§ **Document passage**:
Some things we need to keep in mind

The American Academy of Pediatrics advises that there be no screen time for children under two. http://www.aap.org/sections/media/toddlerstv.html

Your family is forming habits from the first day and they build with repetition. If you are intentional at the beginning, things can be easier later on.  There are alternatives: treat yourself to a book or magazine that is just for fun, listen to music.
Trading “time off” with another parent can help provided needed breaks.
As the child gets older, there are resources for keeping a child occupied while you put your feet up at sites like TRUCE www.truceteachers.org

COMMUNICATION:
Increasingly, email and social media fill a gap, particularly in the winter, for young parents, especially if they are spending long times at home with a young child. Seeing the parent absorbed for hours by a computer or other screen can have an impact on a young child’s own view of the importance of media.
Making a decision to break “screen time”  at regular intervals (particularly important for those who work on a computer from home) and having one on one time, without mediation, with the child can go a long way toward mitigating those effects.

§ **Record set**:
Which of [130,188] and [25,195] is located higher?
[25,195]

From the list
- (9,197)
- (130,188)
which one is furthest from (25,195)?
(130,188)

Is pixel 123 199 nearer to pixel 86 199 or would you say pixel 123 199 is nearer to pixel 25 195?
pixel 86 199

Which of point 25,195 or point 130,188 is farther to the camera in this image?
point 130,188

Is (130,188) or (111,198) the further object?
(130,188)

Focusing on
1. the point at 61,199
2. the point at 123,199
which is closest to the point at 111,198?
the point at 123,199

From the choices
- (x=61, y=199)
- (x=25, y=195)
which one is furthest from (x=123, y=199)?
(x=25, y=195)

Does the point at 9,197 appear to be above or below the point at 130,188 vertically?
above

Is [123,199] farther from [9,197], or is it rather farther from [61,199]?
--
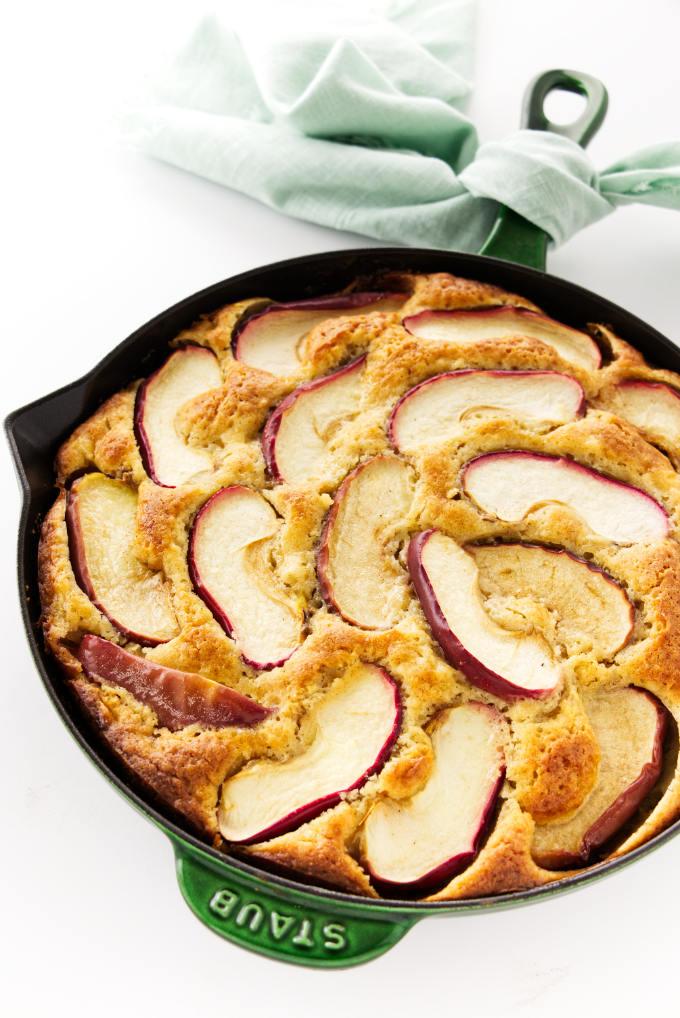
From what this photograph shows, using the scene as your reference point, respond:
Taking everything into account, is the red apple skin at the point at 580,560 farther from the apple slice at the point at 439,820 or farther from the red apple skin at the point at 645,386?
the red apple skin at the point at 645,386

§ **To do**: Reproduce the passage on young children and screen time word for word, between "As the child" and "importance of media.", inclusive.

§ **Completed task**:
As the child gets older, there are resources for keeping a child occupied while you put your feet up at sites like TRUCE www.truceteachers.org

COMMUNICATION:
Increasingly, email and social media fill a gap, particularly in the winter, for young parents, especially if they are spending long times at home with a young child. Seeing the parent absorbed for hours by a computer or other screen can have an impact on a young child’s own view of the importance of media.